[ad_1]
According to a study by researchers at the Johns Hopkins Bloomberg School of Public Health, older people classified as having “prediabetes” due to moderately high blood sugar readings usually do not develop full-blown diabetes.
Doctors still view prediabetes as a useful indicator of future diabetes risk in young and middle-aged adults. However, the study, which followed nearly 3,500 older people, with a median age of 76, for about six and a half years, suggests that prediabetes is not a useful marker of diabetes risk in people with diabetes. ‘an older age.
The results were published on February 8 in JAMA Internal Medicine.
“Our results suggest that for older adults whose blood sugar levels are in the prediabetes range, few will actually develop diabetes,” says lead study author Elizabeth Selvin, PhD, professor in the Department of Bloomberg School Epidemiology. “The prediabetes category does not seem to help us identify those at high risk. Instead, doctors should focus on healthy lifestyle changes and important disease risk factors such as smoking, high blood pressure and hypercholesterolemia. “
Type 2 diabetes leads to chronic excessive glucose levels in the blood, which damages organs, including the kidneys, weakens the immune system and damages blood vessels, leading to heart disease and stroke, among others. The prevalence of diagnosed type 2 diabetes in the United States has risen from less than 1% in the 1950s to over 7% today – and researchers believe the true figure, including undiagnosed diabetes, now exceeds 12%. This sharp increase is due to the aging of the American population and the increasing rates of overweight and obesity.
Doctors have used the concept of prediabetes – involving blood glucose levels above normal but not yet in the diabetic range – as an indicator of a high risk of diabetes in younger and middle-aged people. However, the usefulness of the concept among the elderly – particularly those 70 and over – has been less clear.
“It’s very common for older people to have at least slightly elevated blood sugar, but the likelihood of them progressing to diabetes remains an unresolved question,” says Selvin.
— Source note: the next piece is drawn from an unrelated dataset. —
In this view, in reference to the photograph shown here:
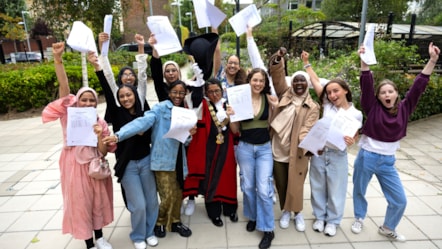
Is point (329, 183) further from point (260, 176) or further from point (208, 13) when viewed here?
point (208, 13)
To get a better idea of how older people with prediabetes are doing, Selvin and his colleagues turned to the study on the risk of atherosclerosis in communities. This large epidemiological cohort project, funded by the US National Heart, Lung, and Blood Institute and including black and white participants, has been underway in four American medical centers, including Johns Hopkins, since 1987. For their analysis of the prediabetes, the researchers selected 3,412 participants in the ARIC study who had attended a follow-up visit in 2011-13 – at a time when participants were between 71 and 90 years old – and had no history of diabetes. The researchers then examined how the participants’ blood sugar readings changed during the next follow-up visit in 2016-17.
As expected, the researchers found that “prediabetes,” defined by two different measures of blood tests, was very common among participants in the 2011-13 visit. People with prediabetes, defined as moderately elevated blood glucose levels after an overnight fast (the impaired fasting blood sugar test, or IFG), accounted for 59% of the initial sample, and those with prediabetes defined with a different blood test for glycated hemoglobin (HbA1c), represented 44 percent of the original sample.
However, the results showed that only a small number of participants who had prediabetes in 2011-13 had developed diabetes at the time of the 2016-2017 visit – 8% of IFG-defined prediabetics and 9% of defined prediabetics. by HbA1c. prediabetic.
In contrast, 44% of the IFG group and 13% of the HbA1c group had improved enough during the 2016-2017 visit that their test results returned to the normal range. In addition, 16 and 19 percent of these two groups had died from other causes during the 2016-2017 visit.
The results show that older people with prediabetes, at intervals like the one in the study, are more likely to have lower blood sugar – or die for other reasons – than to progress to diabetes.
“It seems that in older people, ‘prediabetes’ just isn’t a solid diagnosis,” says Selvin.
“Our results support the focus on improving lifestyle, including exercise and diet when feasible and safe, for older adults with prediabetes,” says Mary Rooney, PhD, intern postdoctoral fellow at Bloomberg School and first author of the article. “This approach has great benefits for patients.”
Selvin and his colleagues recommend that for older adults, doctors should focus their screening efforts on risk factors, such as hypertension, that are more useful in predicting illness and death in this population.